In 2006, Russia "caught up" to where it should be. Now, as Russia has approached the 100% mark (100% of what it should have produced based on the HL model), its year over year increase in production has been slowing appreciably, and since October, 2006, the EIA has been showing basically flat production for Russia.
By the way, based on data through 1999 and 2005 respectively, both the North Sea and Mexico started declining right at their respective 50% of Qt marks.
Now, a lot of claims that the HL method is inaccurate are based on a misuse of the method. In most cases, we don't get an accurate Qt estimate until we get a P/Q intercept in the 5% to 10% range. For example, a lot of people use the UK as an example of where the HL method doesn't work, but this is based on wildly improbable early P/Q intercept of 30%.

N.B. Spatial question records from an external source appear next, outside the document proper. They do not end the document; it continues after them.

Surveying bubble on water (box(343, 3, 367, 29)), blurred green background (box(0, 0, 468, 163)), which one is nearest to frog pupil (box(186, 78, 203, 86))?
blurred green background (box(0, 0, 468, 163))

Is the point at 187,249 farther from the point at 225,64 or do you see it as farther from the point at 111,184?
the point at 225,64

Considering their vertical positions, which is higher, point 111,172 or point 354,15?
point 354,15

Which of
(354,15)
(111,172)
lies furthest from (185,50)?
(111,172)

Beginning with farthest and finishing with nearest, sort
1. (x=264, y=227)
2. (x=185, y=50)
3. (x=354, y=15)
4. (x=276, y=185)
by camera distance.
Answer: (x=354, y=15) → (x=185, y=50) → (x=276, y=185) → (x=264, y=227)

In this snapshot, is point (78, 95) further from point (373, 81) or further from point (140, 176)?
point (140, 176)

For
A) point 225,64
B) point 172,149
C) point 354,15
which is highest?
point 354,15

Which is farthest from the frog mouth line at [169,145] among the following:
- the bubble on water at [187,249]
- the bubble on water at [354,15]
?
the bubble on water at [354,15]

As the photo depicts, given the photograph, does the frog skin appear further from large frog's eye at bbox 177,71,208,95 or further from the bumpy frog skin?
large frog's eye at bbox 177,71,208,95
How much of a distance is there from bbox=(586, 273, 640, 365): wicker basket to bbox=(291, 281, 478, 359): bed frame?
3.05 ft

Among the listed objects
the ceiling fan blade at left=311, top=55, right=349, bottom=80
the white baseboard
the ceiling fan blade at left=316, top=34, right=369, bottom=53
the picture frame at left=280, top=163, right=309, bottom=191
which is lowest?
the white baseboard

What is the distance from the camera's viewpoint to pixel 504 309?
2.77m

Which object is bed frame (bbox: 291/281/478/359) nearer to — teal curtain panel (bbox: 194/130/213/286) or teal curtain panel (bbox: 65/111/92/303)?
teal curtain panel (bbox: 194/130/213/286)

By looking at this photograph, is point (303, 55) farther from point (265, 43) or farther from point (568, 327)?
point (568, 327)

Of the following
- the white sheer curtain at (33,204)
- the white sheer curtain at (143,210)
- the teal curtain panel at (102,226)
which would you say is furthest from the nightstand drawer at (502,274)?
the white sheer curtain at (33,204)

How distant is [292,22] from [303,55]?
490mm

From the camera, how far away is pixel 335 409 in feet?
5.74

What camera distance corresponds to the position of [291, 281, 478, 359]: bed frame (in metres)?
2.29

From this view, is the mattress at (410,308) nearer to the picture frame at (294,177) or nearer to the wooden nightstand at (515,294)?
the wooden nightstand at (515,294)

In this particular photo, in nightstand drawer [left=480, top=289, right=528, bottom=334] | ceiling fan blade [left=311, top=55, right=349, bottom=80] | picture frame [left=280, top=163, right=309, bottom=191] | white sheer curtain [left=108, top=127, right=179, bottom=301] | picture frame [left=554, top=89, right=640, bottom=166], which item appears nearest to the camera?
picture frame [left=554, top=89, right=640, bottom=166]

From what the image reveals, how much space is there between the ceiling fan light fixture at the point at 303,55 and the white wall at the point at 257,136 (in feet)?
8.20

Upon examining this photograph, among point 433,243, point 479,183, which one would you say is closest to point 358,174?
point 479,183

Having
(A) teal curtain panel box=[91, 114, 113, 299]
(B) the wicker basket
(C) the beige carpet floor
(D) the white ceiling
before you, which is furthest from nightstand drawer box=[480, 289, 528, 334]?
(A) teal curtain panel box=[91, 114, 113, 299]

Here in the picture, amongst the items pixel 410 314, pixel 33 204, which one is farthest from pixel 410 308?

A lot of the disbelief/denial about a World/Saudi peak is very similar to the reaction that we saw in the Lower 48/Texas in the Seventies. Probably 9 out of 10 Texas oilmen were shocked that Texas didn't show increasing production after the Texas RRC went to a 100% allowable in 1972.
But the bottom line is that we are using a fairly objective method that takes the two pieces data that we have the most confidence in, annual and cumulative production, to generate mathematical models. And many large producing regions--Texas; Lower 48; Total US; North Sea; Russia and most recently Mexico
and the world--have shown production patterns that are consistent with the HL models.
The most common response I get to all of this is simply denial. The reserve situation "can't be that bad."
All I can tell you is what the mathematical models are telling me. In a nutshell, I think that the reserve situation is that bad, and I think that we are facing the near certainty of rapidly declining net export capacity worldwide.
While reasonable people can disagree on what the annual and monthly production data are telling us about our proximity to Peak Oil, in my opinion it is a virtual certainty that Peak Oil, from the point of view of importers, is here. This virtual certainty is due to the absolutely lethal combination of flat to declining crude oil production in exporting countries and the (sometimes rapidly) rising domestic consumption in exporting countries, resulting in sometimes catastrophic declines in oil exports. For example, based on EIA data, net total liquids exports by the UK dropped at an annual rate of 60% per year from 2000 to 2005.
In effect, in my opinion the very lifeblood of the world industrial economy is draining away in front of our very eyes. The only question is how fast the patient is bleeding to death.
Sorry to be the bearer of bad news, but you wuz warned.